The better Product Teams, work with best practices by focusing on solving customer and business problems the better the organization will scale. A structured product management and development process will lead to better results. The Product Coach can help teams and Product Managers to streamline their work and processes. It’s important to note that Product and Engineering Teams, in particular, are very affected by the organizational structure. Depending on the organizational structure (e.g. organic vs. mechanic) decision-making and team autonomy can be limited or highly scalable. This is tightly connected to career development opportunities. Product Coaches can help in designing organizational structures and career development plans.

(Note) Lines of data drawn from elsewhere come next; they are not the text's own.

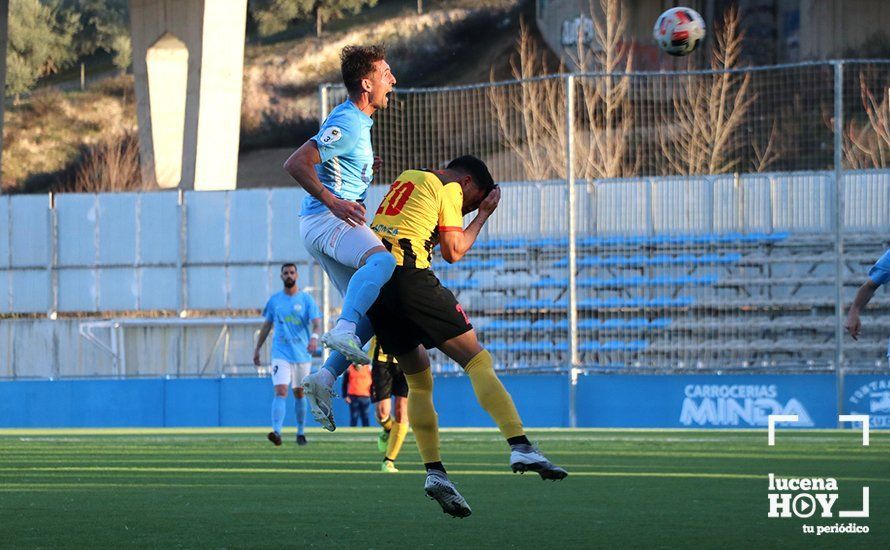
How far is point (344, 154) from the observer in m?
8.32

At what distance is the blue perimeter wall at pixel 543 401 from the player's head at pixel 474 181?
16.3 meters

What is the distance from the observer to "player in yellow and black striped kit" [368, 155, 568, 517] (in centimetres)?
798

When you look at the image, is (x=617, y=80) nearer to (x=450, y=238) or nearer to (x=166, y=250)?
(x=166, y=250)

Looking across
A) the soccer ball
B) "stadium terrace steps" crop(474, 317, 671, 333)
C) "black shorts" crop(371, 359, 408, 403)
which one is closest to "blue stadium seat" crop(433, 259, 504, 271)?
"stadium terrace steps" crop(474, 317, 671, 333)

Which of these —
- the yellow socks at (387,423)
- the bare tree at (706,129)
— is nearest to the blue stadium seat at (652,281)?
the bare tree at (706,129)

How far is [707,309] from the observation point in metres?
27.2

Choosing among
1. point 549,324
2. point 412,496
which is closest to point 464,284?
point 549,324

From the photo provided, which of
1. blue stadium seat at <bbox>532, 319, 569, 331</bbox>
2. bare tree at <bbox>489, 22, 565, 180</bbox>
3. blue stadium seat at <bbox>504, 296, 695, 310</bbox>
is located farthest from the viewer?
bare tree at <bbox>489, 22, 565, 180</bbox>

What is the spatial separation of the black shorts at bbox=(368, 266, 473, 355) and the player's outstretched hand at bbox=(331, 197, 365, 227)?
1.14 ft

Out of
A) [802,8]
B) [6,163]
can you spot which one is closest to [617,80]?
[802,8]

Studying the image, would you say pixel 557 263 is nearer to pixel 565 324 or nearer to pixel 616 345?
pixel 565 324

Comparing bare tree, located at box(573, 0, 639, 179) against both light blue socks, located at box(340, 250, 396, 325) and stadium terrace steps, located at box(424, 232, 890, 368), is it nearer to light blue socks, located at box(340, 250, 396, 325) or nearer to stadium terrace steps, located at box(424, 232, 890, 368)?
stadium terrace steps, located at box(424, 232, 890, 368)

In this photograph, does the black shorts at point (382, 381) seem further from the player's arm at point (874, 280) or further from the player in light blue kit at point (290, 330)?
the player's arm at point (874, 280)

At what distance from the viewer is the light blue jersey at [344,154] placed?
8.23m
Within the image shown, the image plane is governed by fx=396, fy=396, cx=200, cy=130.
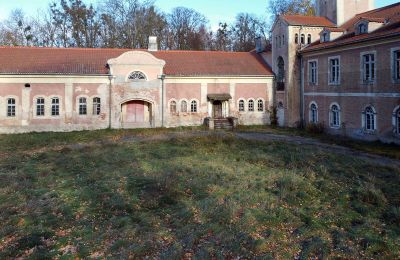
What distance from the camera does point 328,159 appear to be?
17047 mm

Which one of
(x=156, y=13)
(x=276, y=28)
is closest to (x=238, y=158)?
(x=276, y=28)

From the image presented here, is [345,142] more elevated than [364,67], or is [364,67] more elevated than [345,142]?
[364,67]

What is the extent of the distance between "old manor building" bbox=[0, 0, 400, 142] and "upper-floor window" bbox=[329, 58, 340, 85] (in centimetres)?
9

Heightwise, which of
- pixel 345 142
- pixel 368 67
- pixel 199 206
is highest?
pixel 368 67

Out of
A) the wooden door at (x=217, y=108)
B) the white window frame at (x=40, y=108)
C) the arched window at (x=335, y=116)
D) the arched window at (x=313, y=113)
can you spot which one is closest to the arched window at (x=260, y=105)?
the wooden door at (x=217, y=108)

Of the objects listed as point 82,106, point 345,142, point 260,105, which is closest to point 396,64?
point 345,142

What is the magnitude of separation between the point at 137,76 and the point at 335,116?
14.7m

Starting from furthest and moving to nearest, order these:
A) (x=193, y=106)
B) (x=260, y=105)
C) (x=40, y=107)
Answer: (x=260, y=105) → (x=193, y=106) → (x=40, y=107)

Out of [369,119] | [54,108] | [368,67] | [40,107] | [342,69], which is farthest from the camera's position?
[54,108]

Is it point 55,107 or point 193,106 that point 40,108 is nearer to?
point 55,107

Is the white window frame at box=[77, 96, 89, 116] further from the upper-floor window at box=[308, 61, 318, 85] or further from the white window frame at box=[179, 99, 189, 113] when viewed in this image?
the upper-floor window at box=[308, 61, 318, 85]

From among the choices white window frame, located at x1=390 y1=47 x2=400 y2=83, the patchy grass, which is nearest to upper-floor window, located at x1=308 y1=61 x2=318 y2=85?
the patchy grass

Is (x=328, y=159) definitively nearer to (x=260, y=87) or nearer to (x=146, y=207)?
(x=146, y=207)

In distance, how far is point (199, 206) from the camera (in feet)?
35.0
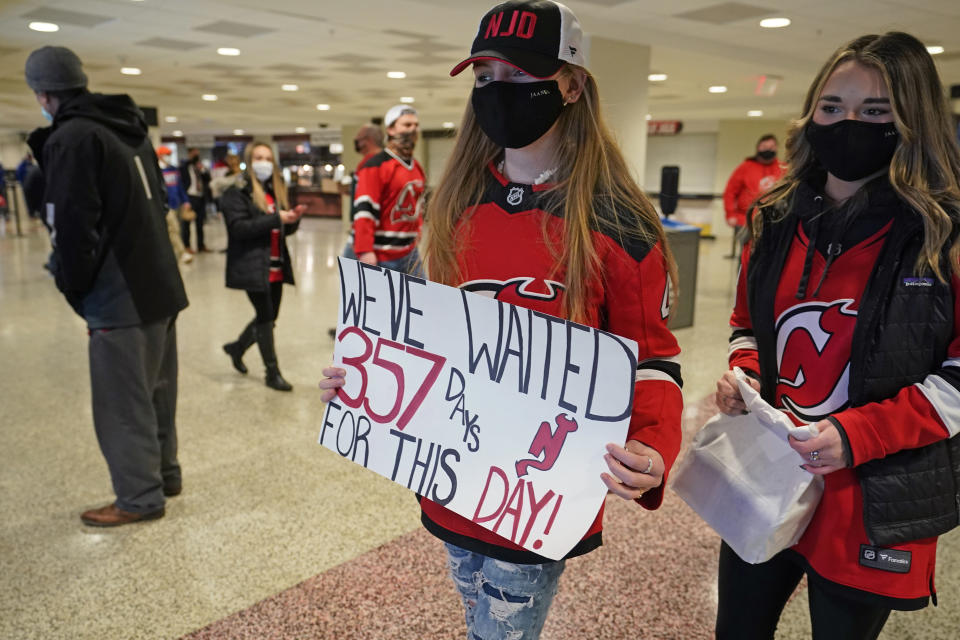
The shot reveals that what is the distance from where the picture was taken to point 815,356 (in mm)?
1217

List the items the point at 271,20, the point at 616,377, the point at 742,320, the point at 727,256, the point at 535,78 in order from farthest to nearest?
1. the point at 727,256
2. the point at 271,20
3. the point at 742,320
4. the point at 535,78
5. the point at 616,377

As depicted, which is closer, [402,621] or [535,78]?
[535,78]

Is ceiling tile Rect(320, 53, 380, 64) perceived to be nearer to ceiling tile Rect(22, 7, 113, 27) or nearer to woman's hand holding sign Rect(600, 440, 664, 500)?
ceiling tile Rect(22, 7, 113, 27)

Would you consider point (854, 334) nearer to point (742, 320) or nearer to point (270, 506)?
point (742, 320)

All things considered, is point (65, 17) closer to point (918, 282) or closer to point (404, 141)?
point (404, 141)

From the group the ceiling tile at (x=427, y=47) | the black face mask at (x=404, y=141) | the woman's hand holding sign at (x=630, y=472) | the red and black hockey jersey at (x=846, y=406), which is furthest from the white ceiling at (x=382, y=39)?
the woman's hand holding sign at (x=630, y=472)

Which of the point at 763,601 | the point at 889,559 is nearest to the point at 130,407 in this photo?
the point at 763,601

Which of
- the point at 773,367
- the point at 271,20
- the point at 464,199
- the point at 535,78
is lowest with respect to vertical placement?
the point at 773,367

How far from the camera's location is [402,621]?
202 centimetres

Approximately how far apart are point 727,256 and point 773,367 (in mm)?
11375

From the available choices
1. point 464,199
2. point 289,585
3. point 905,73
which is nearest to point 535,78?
point 464,199

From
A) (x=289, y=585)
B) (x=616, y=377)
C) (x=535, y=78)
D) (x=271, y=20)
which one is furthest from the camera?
(x=271, y=20)

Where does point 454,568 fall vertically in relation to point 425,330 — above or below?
below

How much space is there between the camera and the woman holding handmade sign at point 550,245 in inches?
41.5
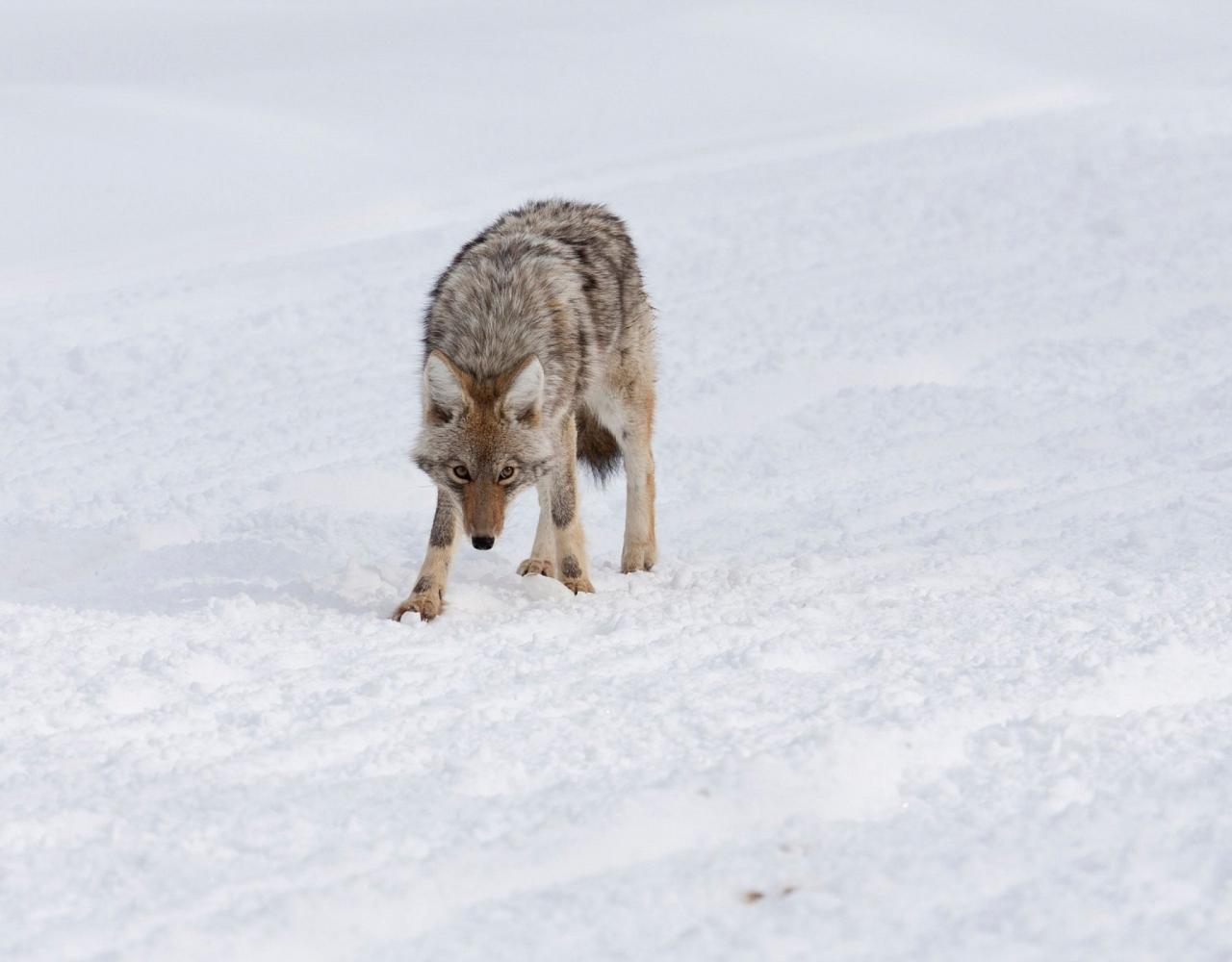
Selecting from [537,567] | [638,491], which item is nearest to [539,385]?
[537,567]

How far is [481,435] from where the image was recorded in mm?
5734

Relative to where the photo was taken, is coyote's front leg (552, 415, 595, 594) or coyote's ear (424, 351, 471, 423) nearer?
coyote's ear (424, 351, 471, 423)

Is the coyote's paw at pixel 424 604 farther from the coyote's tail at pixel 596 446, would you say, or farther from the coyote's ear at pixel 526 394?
the coyote's tail at pixel 596 446

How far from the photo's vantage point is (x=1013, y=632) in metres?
5.02

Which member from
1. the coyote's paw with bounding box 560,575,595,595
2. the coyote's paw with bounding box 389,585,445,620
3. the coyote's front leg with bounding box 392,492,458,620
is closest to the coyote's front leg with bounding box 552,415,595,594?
the coyote's paw with bounding box 560,575,595,595

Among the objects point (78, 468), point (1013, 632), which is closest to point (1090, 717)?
point (1013, 632)

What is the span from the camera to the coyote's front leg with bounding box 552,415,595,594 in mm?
6426

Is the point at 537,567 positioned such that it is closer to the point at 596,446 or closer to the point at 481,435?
the point at 596,446

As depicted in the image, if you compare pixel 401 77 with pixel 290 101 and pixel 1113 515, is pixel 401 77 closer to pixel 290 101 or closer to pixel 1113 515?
pixel 290 101

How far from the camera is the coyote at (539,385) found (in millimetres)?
5750

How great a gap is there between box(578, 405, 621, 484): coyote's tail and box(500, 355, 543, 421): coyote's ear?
1312 millimetres

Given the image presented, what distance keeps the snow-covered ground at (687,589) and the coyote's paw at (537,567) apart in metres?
0.23

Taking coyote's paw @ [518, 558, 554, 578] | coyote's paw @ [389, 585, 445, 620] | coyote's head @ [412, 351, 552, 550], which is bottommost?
coyote's paw @ [518, 558, 554, 578]

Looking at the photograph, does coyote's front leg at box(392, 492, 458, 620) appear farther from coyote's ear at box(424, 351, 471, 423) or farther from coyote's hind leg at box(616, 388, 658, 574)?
coyote's hind leg at box(616, 388, 658, 574)
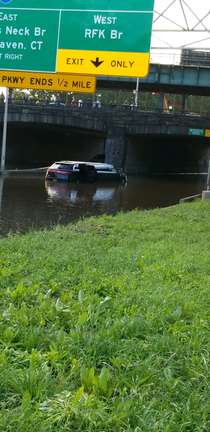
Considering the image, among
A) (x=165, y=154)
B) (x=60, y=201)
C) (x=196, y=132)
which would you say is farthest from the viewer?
(x=165, y=154)

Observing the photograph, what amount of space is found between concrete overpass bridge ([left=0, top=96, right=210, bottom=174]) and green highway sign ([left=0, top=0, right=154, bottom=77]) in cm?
2642

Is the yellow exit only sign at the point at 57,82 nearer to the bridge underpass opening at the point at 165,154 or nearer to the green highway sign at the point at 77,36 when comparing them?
the green highway sign at the point at 77,36

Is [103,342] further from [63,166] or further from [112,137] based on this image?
[112,137]

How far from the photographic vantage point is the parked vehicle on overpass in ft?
116

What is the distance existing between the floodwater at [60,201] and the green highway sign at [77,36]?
191 inches

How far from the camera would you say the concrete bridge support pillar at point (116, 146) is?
4747cm

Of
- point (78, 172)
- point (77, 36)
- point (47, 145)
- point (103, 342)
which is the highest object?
point (77, 36)

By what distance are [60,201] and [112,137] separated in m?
24.0

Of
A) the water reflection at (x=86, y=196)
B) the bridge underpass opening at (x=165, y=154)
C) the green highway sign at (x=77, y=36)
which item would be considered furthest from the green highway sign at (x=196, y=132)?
the green highway sign at (x=77, y=36)

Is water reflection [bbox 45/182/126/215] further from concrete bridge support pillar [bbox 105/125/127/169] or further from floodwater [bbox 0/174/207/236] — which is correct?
concrete bridge support pillar [bbox 105/125/127/169]

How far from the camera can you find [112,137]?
47.8 m

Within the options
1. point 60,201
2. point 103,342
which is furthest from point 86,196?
point 103,342

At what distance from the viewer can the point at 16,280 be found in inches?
261

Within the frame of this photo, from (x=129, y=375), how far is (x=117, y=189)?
101 ft
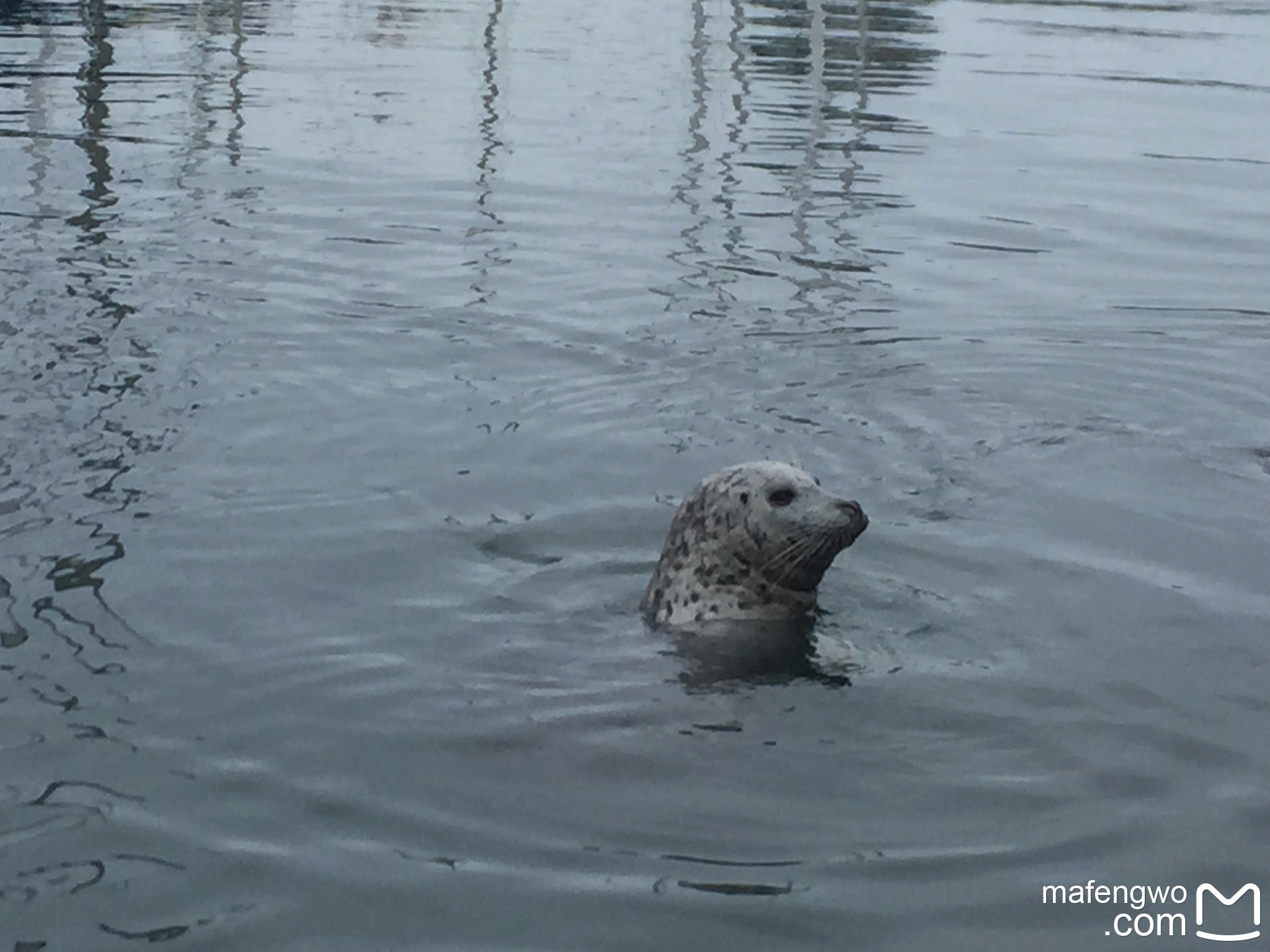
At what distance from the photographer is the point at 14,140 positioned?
16.2m

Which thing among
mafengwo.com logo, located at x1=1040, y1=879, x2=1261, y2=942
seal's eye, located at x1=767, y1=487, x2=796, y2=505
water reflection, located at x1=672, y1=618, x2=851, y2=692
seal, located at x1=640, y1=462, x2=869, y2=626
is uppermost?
seal's eye, located at x1=767, y1=487, x2=796, y2=505

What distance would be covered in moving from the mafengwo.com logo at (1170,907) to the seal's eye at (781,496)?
2.26 metres

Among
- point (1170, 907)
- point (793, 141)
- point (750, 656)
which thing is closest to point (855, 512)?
point (750, 656)

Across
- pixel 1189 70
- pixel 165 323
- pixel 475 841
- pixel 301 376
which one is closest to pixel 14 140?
pixel 165 323

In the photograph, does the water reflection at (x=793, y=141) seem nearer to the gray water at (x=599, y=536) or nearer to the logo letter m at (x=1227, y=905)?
the gray water at (x=599, y=536)

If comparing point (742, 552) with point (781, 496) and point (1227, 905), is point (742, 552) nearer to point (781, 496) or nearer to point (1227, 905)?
point (781, 496)

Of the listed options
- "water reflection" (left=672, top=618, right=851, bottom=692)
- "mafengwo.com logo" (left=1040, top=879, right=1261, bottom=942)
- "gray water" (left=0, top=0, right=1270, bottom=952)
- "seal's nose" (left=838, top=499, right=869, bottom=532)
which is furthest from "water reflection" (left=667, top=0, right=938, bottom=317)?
"mafengwo.com logo" (left=1040, top=879, right=1261, bottom=942)

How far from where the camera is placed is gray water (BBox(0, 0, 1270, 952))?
5.09 metres

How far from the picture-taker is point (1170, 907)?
493cm

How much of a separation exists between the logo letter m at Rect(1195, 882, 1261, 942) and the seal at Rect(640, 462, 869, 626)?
2.16m

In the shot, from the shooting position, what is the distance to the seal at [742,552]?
22.8ft

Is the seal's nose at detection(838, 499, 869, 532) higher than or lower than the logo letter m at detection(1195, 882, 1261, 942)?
higher

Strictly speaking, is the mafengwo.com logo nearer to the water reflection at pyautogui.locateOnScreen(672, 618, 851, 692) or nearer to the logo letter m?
the logo letter m

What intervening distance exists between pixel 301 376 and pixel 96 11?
15276 millimetres
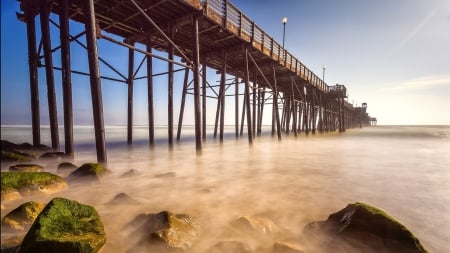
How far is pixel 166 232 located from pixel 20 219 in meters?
1.50

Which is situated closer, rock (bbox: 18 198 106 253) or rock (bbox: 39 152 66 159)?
rock (bbox: 18 198 106 253)

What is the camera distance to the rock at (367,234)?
2041 millimetres

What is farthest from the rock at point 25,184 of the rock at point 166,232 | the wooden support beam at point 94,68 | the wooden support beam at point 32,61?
the wooden support beam at point 32,61

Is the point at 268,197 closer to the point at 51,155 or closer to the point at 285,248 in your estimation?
the point at 285,248

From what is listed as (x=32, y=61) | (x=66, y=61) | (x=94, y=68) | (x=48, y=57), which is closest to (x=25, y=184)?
(x=94, y=68)

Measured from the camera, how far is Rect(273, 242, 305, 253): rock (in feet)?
6.86

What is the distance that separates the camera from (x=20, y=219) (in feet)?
7.36

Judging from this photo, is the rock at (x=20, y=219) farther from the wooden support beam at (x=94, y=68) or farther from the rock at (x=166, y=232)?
the wooden support beam at (x=94, y=68)

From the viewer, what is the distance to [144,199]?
3.51 meters

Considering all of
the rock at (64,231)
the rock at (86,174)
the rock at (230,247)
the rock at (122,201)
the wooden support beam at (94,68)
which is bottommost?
the rock at (230,247)

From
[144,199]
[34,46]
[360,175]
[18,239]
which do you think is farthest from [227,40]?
[18,239]

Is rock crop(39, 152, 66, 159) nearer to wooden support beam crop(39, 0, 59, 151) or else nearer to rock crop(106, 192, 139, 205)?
wooden support beam crop(39, 0, 59, 151)

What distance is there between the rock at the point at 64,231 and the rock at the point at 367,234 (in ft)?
7.16

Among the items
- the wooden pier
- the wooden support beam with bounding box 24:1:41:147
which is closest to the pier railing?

Product Coaching for Culture

I’ve experienced the best cultures in companies that were fully driven by delivering value to their customers and solving problems. Employees are happier when they are committed to the company vision and work every day hard to make it come true. Establishing a product and coaching culture is exactly what motivates people to constantly thrive in that creation process. The positive side effects are

  • more job satisfaction 

  • stronger relationships

  • great teamwork

  • improved productivity 

  • better quality

There are many more great benefits. The best way to learn and experience those is to start working towards a coaching and mentoring culture.

How to Become a Product Coach?

Product Coaching requires certain key “skills”:

  • Great experience in Product Management (practice)

  • Deep theoretical understanding of product management methodologies, agile, lean thinking, and more

  • An understanding of psychology and coaching (e.g. Business Coaching)

  • Great communication and other soft skills

There is no one way how to become or to learn all of these things and many other skills. The openness to continuously learn and accept that you’ll never know everything is the best motivation to get started.